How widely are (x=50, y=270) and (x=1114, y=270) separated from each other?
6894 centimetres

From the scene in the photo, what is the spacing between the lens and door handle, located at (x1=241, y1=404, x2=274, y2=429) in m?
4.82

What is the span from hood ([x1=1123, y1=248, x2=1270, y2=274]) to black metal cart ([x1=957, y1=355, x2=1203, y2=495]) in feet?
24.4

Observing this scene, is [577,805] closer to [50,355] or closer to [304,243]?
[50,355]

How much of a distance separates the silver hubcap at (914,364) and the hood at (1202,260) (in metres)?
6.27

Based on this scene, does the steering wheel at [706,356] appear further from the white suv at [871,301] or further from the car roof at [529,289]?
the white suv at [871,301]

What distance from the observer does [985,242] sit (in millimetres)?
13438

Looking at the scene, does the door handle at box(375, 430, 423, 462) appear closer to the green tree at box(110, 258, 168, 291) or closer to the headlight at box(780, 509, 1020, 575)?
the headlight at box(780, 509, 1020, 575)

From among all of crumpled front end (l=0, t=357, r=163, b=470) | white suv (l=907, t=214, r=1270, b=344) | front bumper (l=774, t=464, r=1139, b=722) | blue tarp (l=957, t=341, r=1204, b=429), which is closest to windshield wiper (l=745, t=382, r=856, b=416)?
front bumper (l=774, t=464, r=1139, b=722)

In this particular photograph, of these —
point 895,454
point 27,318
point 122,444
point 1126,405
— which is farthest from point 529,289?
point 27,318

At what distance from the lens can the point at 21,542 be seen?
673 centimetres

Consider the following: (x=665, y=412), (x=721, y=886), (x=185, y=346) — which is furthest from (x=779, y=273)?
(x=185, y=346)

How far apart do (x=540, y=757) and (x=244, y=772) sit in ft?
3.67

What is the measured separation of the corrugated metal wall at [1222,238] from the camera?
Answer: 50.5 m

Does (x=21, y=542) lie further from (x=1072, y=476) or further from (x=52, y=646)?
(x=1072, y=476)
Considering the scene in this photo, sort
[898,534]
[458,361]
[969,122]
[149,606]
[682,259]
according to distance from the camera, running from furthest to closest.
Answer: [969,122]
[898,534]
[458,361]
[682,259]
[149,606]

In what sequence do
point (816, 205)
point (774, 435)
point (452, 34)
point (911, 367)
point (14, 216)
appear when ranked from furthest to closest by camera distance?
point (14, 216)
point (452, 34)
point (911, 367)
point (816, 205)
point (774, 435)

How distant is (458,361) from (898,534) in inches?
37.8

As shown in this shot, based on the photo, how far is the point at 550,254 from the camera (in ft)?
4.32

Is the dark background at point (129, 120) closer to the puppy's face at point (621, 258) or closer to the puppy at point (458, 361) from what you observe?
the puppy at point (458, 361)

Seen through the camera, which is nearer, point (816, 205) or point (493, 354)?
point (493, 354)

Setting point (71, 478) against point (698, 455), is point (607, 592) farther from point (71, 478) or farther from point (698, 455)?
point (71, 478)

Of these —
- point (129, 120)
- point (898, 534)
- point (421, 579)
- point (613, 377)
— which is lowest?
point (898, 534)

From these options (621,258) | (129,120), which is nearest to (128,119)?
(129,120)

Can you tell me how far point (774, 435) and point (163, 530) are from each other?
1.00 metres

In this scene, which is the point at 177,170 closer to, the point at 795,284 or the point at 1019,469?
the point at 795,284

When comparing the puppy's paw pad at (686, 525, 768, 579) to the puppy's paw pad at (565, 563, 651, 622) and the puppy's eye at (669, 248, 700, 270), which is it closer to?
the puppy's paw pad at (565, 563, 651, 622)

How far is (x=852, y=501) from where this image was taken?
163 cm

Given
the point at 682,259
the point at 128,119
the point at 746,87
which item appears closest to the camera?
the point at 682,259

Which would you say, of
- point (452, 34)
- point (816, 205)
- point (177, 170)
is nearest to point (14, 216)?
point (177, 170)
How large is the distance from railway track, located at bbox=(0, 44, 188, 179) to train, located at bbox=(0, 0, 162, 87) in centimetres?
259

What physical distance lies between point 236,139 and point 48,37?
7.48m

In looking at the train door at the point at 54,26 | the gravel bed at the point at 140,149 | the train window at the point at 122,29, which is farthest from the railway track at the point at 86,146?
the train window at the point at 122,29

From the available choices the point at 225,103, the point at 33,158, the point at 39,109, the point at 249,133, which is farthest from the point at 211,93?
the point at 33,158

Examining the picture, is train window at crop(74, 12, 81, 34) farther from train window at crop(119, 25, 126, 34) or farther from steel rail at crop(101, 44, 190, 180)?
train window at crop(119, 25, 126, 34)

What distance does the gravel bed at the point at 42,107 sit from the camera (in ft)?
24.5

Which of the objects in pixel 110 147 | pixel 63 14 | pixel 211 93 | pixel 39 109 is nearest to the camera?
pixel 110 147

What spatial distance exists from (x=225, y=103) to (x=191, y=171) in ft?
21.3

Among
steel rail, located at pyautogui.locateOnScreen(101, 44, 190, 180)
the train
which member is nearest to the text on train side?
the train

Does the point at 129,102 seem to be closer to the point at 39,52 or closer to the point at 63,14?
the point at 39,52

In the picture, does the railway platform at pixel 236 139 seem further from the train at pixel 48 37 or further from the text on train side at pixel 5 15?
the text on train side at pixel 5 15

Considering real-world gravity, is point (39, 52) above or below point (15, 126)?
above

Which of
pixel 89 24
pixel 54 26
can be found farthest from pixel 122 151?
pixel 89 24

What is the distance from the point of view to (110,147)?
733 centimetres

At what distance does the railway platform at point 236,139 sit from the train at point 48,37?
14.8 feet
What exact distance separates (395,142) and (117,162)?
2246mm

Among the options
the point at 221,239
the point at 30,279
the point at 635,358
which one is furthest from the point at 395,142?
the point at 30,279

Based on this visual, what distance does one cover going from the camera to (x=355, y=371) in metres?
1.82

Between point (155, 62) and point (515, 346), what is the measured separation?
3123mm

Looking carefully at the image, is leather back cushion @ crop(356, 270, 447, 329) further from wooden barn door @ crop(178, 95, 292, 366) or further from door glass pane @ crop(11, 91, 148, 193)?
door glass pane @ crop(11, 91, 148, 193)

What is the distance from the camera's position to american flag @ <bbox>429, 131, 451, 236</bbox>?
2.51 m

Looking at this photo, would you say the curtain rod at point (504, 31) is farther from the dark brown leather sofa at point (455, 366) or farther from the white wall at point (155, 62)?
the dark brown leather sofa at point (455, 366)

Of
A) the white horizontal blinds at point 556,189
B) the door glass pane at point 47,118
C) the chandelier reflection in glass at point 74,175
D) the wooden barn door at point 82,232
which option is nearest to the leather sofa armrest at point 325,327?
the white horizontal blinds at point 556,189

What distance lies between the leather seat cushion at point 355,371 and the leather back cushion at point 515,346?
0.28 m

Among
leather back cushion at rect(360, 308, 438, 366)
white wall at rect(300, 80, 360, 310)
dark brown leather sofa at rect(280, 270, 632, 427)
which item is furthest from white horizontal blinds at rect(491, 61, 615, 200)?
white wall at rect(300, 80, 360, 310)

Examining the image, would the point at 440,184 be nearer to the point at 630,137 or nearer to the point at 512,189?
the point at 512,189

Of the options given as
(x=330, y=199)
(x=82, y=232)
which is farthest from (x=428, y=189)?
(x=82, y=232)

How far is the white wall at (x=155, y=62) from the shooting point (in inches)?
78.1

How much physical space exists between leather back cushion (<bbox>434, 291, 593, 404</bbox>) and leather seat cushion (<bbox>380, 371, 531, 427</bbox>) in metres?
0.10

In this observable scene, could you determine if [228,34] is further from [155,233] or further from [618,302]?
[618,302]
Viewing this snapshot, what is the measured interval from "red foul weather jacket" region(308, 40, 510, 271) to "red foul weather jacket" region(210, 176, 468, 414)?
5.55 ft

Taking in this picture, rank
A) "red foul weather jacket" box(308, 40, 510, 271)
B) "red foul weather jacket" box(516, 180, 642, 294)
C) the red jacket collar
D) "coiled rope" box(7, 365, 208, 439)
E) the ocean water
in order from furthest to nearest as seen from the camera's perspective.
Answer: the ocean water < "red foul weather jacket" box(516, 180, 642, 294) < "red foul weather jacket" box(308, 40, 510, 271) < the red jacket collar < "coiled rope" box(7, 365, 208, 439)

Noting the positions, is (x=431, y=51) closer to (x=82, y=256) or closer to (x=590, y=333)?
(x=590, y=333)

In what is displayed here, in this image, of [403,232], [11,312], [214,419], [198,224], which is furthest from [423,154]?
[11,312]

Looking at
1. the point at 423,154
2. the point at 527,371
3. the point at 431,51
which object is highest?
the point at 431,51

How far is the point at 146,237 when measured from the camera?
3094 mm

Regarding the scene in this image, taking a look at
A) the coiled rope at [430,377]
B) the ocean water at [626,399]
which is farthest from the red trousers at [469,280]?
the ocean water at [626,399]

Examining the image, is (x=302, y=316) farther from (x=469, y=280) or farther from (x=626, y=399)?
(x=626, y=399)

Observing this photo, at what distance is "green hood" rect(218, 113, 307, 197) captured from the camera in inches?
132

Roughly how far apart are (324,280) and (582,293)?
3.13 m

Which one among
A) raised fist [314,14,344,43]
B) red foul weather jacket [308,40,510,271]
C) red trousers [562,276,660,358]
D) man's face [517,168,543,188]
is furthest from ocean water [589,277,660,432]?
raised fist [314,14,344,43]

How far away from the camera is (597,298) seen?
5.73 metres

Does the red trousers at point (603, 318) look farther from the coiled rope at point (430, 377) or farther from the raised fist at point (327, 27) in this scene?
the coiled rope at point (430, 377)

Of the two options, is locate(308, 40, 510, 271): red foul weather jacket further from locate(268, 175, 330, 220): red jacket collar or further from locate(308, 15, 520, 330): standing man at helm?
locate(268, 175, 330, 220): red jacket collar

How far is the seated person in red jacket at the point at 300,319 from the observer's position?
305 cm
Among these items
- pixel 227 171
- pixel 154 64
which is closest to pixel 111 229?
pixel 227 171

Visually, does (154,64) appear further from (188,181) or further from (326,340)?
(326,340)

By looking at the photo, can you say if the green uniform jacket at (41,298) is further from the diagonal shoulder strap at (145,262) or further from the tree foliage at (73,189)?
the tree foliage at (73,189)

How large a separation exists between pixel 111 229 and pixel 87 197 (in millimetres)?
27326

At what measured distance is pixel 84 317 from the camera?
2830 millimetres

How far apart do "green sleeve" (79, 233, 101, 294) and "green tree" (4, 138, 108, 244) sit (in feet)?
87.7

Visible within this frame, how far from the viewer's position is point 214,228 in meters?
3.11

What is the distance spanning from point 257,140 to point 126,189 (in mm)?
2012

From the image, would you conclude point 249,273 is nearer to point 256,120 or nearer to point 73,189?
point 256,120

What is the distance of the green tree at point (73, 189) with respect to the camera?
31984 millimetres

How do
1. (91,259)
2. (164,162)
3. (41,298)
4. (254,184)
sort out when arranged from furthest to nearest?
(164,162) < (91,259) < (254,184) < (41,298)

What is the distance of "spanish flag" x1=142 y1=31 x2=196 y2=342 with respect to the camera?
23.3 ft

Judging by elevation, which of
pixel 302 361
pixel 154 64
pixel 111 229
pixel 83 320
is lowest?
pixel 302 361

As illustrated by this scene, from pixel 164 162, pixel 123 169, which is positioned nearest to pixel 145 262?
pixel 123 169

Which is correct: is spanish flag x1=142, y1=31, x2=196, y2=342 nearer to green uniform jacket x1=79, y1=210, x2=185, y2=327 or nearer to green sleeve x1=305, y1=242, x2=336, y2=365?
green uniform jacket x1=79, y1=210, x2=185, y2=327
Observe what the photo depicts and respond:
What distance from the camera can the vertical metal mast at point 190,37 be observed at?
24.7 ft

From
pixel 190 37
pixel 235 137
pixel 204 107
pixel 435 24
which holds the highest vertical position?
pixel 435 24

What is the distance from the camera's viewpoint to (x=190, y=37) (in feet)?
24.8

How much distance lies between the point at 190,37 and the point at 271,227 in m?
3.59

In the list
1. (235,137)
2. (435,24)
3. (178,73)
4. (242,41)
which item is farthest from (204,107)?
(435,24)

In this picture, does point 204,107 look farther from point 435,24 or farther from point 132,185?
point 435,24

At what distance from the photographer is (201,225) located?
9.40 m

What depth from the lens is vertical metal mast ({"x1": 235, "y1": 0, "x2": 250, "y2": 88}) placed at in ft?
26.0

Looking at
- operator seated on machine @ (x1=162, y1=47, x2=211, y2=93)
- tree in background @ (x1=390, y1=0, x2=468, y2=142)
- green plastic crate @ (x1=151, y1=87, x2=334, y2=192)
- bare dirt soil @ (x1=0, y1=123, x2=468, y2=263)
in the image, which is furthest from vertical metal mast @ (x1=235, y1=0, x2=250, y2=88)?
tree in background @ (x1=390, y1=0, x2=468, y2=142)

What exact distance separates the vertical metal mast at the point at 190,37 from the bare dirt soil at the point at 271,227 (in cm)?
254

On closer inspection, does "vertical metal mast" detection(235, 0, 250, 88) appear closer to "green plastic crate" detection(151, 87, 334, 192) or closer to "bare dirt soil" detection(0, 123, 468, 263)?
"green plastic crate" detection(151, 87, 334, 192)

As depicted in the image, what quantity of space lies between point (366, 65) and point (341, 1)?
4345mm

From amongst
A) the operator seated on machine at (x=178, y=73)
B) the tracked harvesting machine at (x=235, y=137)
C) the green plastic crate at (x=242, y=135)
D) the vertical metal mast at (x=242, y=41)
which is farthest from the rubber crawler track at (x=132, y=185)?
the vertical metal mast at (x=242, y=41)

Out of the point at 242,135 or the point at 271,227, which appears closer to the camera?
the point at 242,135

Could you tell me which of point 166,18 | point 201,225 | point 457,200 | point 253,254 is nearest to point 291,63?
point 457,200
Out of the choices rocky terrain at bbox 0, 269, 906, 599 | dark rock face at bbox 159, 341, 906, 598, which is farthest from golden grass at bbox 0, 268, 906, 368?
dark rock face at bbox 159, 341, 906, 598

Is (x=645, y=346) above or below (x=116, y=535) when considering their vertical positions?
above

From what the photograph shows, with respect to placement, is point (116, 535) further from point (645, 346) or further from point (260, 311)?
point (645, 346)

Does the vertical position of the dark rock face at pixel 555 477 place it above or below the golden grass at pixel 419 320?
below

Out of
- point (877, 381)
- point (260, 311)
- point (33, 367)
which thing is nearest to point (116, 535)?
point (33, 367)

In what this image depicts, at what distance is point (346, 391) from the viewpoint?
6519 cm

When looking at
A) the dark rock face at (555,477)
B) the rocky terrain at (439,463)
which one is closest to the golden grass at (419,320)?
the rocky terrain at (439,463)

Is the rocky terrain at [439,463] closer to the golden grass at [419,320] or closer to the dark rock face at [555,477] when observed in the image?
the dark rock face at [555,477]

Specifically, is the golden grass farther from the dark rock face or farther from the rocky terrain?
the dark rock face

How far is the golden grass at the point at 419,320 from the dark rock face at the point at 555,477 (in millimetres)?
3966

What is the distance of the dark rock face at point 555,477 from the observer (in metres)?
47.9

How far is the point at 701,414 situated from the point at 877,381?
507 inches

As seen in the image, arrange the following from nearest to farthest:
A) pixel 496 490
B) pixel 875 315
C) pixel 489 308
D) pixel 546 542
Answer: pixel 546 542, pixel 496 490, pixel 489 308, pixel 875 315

--

**GOAL:** Starting at the line that contains "Specifically, is the", copy each line exactly through the end of the listing above. Include that first line and the last one, and add nothing.

**FINAL RESULT:**
Specifically, is the golden grass farther from the dark rock face or farther from the rocky terrain?
the dark rock face

How far is the golden grass at the point at 419,320 from the dark rock face at the point at 555,477 (in millimetres)?
3966

What is the distance of the dark rock face at point 555,477 from the observer (in metres)?
47.9

How far is the point at 701,414 situated from the point at 877,381?
507 inches

As seen in the image, arrange the following from nearest to farthest:
A) pixel 496 490
B) pixel 875 315
C) pixel 489 308
D) pixel 546 542
Answer: pixel 546 542, pixel 496 490, pixel 489 308, pixel 875 315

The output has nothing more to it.